──────── EXCERPT PROVIDED ────────
Thursday, 30 December 2021


 One more calcium-deficient unit...slingers.  While the weapon distinguishes them as slingers, the lack of clothing or headwear can have them available for any ancients, or indeed a fantasy army, but they will constitute a skirmish unit for my Ancient British force.

I added a styrene belt and attached bags adapted from plastic WW2 model pouches.  Wire produces the corded slings.

For decorating the table,  a Celtic house, as seen in the background, built from a packing tape roll,  cone-shaped cereal card, some foam-core, and teddy-bear fur for the thatch.  

Now to go out a dig out the walkway of snow.

Monday, 27 December 2021


Nothing says the Holidays as much as bones. Going ‘caveman’ and gnawing on the thigh bones of the turkey is a particular favourite treat for me, so not surprising, during these Holidays, I am painting up bones, many bones.  Skeletons to put a fine point on it. 

My Romans “were getting lonely” so I decided to make an opposition for them. The spur was a box of plastic Celtic Chariots (formerly made by Wargames Factory).  I had sold the other part of that force to a wargamer friend who decided that the chariots were not compatible to the Victrix versions he had just picked up, so I was left with them. They sat for a while, but during the late summer, I had tried to make some plastic horses from melted sprues (*see note below) but as you can see from the photos they did not quite come out as I would have wanted…. However, they still had the shape of a horse and the rather ‘rough’ surface did look like decaying flesh. Skeletons in the making, as it were.  The original ponies are now set aside and these de-fleshing horses will transport the chariots driven by Ancient British skeletons. 

The reins are from the Victrix versions which were given as the wargaming buddy decided to do his in thread.  They were the perfect length, fit into the yoke fittings perfectly and had the hands attached so could be given the boney arms with ease.

I consider the whole collection less fantasy and very much a historical armed force…. well, OK, minus the flesh.
──────── EXCERPTED DATA ────────
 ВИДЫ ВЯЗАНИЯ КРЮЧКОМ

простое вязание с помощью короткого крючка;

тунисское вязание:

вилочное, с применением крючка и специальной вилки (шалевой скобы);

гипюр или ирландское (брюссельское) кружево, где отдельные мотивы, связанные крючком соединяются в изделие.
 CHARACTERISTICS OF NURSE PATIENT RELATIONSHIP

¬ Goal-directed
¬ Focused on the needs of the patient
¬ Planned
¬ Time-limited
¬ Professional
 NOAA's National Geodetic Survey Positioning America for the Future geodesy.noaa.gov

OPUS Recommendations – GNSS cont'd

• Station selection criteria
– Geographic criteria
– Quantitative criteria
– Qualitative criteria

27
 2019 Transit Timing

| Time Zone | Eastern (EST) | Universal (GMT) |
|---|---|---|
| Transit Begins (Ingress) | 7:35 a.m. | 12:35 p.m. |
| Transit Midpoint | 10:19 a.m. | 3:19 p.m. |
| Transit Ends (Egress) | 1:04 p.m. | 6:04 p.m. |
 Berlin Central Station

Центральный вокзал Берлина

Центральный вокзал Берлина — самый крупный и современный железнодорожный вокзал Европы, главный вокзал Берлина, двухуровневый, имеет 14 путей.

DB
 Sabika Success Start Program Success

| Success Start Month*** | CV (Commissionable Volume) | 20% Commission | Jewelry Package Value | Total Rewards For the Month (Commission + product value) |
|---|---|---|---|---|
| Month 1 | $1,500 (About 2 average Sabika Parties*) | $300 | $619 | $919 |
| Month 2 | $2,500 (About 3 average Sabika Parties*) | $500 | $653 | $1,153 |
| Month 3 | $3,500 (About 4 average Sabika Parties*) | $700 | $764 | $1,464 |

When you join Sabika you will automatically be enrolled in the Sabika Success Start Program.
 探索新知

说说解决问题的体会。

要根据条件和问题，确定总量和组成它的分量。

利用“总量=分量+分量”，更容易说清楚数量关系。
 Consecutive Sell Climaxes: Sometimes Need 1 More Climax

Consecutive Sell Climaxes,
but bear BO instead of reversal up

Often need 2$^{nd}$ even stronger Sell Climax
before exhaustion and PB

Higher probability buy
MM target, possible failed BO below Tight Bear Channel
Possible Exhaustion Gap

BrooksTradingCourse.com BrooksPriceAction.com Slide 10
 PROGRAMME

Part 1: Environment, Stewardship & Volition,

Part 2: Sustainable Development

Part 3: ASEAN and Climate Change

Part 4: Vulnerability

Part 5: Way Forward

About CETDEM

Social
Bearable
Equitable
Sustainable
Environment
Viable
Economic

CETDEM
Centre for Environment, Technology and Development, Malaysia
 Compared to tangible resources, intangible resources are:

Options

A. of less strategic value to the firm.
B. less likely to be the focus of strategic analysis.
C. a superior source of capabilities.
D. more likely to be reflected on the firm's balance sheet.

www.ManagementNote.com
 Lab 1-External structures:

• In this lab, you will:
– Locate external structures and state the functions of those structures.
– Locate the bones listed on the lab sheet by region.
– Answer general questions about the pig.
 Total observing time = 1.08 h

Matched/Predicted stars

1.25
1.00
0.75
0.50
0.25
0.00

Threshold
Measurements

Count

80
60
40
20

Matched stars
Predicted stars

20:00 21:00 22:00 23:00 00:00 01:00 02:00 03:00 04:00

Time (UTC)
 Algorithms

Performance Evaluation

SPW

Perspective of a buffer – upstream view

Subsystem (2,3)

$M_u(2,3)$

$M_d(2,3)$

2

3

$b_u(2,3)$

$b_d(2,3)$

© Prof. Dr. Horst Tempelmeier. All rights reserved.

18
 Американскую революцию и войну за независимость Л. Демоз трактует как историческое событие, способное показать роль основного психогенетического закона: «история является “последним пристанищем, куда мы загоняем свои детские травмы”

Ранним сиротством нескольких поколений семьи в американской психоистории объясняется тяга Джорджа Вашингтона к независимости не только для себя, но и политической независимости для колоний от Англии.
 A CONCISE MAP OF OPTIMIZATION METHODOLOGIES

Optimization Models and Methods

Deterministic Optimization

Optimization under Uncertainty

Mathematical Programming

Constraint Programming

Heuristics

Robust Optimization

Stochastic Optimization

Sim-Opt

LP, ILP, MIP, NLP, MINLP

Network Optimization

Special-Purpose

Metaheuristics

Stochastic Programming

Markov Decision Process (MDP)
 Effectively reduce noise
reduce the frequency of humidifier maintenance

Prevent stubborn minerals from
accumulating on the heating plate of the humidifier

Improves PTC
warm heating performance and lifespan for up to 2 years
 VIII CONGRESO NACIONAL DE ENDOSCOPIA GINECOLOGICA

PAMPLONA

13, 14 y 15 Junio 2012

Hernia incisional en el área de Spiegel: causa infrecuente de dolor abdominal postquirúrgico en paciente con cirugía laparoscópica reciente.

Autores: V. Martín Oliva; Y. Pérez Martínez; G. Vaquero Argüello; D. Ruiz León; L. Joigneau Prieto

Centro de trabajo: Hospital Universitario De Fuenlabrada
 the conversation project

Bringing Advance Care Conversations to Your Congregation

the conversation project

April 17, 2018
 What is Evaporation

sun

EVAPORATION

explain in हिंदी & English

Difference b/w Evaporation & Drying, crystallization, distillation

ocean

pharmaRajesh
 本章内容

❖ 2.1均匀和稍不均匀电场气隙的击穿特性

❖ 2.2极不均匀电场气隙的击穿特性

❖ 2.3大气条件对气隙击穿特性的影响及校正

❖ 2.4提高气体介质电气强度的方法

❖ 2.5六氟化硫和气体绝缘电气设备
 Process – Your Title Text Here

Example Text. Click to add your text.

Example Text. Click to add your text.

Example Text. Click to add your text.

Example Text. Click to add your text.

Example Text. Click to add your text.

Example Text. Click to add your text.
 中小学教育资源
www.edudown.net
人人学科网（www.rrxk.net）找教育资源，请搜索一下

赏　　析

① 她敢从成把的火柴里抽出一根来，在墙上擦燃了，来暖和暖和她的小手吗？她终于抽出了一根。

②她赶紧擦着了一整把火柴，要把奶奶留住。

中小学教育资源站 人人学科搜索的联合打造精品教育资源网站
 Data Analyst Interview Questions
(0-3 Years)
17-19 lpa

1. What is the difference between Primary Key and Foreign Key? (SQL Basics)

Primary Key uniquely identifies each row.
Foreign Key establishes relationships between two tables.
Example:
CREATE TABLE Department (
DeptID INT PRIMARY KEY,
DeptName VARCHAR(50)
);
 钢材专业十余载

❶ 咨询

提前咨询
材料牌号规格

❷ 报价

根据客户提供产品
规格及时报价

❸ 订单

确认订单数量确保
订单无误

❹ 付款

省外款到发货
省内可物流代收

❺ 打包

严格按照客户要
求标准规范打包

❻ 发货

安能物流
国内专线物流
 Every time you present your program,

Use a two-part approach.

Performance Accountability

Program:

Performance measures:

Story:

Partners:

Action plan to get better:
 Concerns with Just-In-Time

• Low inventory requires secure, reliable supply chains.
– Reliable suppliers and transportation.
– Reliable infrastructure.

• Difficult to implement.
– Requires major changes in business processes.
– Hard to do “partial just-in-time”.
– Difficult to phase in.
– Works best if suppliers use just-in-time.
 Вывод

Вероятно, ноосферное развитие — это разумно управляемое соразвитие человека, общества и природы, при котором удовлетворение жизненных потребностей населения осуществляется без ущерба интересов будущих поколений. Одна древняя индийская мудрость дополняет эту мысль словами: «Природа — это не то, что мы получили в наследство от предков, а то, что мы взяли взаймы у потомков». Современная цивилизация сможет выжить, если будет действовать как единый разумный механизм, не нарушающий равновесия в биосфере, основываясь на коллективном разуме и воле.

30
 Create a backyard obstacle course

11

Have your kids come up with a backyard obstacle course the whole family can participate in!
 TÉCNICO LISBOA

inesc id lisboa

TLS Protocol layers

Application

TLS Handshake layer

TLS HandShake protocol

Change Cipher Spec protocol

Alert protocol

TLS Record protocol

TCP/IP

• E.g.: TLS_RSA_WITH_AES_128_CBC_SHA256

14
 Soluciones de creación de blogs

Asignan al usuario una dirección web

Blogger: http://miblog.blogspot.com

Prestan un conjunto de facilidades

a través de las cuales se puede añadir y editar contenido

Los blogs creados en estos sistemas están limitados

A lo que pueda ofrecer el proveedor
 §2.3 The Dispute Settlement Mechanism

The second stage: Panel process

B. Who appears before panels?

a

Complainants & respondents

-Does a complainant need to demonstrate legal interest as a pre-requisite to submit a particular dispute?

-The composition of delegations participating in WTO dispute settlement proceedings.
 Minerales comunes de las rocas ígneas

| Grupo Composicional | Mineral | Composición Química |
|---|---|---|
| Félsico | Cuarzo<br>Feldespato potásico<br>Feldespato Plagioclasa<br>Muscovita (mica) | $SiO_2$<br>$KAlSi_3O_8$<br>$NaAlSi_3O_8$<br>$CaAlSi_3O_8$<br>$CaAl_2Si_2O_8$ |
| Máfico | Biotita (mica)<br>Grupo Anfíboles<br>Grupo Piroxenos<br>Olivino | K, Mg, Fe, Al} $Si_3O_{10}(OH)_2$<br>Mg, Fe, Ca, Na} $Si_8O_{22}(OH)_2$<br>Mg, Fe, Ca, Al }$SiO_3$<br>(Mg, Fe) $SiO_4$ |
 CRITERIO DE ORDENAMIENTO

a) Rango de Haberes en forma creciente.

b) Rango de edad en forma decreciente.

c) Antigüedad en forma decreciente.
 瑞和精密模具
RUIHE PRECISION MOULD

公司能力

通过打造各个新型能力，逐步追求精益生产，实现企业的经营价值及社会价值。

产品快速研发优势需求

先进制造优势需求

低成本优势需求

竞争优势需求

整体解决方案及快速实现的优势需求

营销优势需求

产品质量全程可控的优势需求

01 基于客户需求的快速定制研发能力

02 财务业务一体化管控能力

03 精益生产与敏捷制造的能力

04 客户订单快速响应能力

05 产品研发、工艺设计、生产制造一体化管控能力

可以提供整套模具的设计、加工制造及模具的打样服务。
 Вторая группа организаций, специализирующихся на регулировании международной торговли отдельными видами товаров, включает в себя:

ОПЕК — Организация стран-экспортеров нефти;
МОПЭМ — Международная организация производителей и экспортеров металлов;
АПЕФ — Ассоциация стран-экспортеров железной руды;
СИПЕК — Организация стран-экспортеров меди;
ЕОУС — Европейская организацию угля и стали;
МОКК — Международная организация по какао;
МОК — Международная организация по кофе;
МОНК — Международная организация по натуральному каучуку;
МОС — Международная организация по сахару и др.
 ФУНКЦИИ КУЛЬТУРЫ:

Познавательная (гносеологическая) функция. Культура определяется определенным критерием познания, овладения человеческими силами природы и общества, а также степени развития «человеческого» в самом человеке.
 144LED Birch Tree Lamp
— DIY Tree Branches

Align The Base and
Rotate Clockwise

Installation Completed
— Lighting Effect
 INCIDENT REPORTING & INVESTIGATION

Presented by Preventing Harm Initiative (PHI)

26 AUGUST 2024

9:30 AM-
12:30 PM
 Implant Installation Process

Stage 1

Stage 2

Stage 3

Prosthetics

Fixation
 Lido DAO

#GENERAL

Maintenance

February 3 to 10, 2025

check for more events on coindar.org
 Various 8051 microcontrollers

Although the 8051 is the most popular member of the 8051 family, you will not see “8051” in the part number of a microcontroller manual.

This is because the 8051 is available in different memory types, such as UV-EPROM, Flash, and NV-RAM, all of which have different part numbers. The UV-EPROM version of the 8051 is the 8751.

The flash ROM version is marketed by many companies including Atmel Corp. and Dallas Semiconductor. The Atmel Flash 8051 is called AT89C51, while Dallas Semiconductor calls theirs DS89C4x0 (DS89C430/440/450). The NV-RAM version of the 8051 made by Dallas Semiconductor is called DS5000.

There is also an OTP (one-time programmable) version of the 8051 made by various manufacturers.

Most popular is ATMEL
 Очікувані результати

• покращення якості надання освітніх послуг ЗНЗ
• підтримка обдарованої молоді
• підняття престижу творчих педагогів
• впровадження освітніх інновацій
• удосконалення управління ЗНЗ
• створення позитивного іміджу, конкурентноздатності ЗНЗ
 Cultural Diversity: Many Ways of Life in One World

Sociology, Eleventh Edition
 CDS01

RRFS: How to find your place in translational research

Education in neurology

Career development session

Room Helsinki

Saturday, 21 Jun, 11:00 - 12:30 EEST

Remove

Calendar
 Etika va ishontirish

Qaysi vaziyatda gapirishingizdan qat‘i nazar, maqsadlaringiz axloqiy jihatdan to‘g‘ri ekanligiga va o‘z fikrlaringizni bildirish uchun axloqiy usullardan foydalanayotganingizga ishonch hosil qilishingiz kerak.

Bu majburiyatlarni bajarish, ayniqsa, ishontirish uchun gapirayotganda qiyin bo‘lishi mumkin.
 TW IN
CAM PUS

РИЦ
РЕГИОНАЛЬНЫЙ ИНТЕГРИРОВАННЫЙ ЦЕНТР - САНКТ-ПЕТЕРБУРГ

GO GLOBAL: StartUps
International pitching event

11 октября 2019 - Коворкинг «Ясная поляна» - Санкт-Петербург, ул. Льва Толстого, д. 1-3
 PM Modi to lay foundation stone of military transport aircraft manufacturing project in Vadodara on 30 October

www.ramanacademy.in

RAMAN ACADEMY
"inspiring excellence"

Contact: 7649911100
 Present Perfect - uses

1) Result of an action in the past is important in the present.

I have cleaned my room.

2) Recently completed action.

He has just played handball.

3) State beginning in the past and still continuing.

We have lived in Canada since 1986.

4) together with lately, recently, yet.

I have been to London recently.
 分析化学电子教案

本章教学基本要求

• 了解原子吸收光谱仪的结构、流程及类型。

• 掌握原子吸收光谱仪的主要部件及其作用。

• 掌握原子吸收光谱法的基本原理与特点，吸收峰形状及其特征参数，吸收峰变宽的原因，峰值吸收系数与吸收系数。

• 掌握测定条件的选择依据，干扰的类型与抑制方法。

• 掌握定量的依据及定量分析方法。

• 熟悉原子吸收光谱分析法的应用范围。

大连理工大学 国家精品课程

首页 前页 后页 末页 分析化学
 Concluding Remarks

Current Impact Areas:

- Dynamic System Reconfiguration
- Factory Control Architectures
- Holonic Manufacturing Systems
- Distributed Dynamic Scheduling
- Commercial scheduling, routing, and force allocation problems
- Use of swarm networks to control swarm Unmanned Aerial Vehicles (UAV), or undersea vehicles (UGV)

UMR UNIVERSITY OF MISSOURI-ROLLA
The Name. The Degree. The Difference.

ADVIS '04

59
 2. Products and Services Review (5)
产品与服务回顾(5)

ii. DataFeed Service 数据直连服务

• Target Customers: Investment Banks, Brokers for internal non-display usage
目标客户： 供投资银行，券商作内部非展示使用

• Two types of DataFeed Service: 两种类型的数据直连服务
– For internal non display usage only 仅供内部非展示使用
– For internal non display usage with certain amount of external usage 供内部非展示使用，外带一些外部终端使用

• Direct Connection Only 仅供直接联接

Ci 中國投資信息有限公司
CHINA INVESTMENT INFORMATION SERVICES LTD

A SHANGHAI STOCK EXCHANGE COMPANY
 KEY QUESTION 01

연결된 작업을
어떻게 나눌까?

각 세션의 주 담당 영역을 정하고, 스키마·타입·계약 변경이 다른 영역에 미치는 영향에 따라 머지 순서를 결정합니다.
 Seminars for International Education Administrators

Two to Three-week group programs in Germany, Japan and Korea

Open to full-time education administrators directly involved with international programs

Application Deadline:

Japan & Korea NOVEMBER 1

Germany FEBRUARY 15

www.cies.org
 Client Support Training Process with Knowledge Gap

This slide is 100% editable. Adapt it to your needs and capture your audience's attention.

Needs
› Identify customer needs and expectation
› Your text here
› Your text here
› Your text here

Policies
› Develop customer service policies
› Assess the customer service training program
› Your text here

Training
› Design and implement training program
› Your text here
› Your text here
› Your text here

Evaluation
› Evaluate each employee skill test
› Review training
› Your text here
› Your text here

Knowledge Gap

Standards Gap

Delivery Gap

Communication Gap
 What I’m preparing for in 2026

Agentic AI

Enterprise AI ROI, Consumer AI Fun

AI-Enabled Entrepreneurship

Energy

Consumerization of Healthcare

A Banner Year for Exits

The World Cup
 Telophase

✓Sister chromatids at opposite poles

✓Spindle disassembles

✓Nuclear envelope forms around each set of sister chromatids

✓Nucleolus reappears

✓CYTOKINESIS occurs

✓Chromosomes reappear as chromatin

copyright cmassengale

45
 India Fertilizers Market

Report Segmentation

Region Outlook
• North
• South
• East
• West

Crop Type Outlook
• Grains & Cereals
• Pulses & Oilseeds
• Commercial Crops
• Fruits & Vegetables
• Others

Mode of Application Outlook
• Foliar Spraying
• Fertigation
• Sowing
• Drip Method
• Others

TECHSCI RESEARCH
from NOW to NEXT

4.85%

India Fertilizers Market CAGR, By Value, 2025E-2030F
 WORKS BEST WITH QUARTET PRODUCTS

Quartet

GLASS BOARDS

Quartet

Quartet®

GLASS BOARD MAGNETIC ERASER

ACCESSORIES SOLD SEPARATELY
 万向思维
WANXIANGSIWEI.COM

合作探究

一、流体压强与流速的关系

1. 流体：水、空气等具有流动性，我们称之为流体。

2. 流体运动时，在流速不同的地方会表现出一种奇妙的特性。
────────
*TASKS*
a - Answer these about the hobby blog posts:
(i) What material was used for the thatch on the Celtic house?
(ii) Which company formerly made the plastic Celtic Chariots?
(iii) What was used to make the corded slings?
b - In one to three sentences, explain why the reins from the Victrix chariots worked well for the skeleton chariots, using the reasons given in the hobby blog posts.

*EXERCISE RESPONSES*
a -
(i) Teddy-bear fur.
(ii) Wargames Factory.
(iii) Wire.

b - They were the perfect length and fit into the yoke fittings perfectly. They also had the hands attached, so the bony arms could be added easily.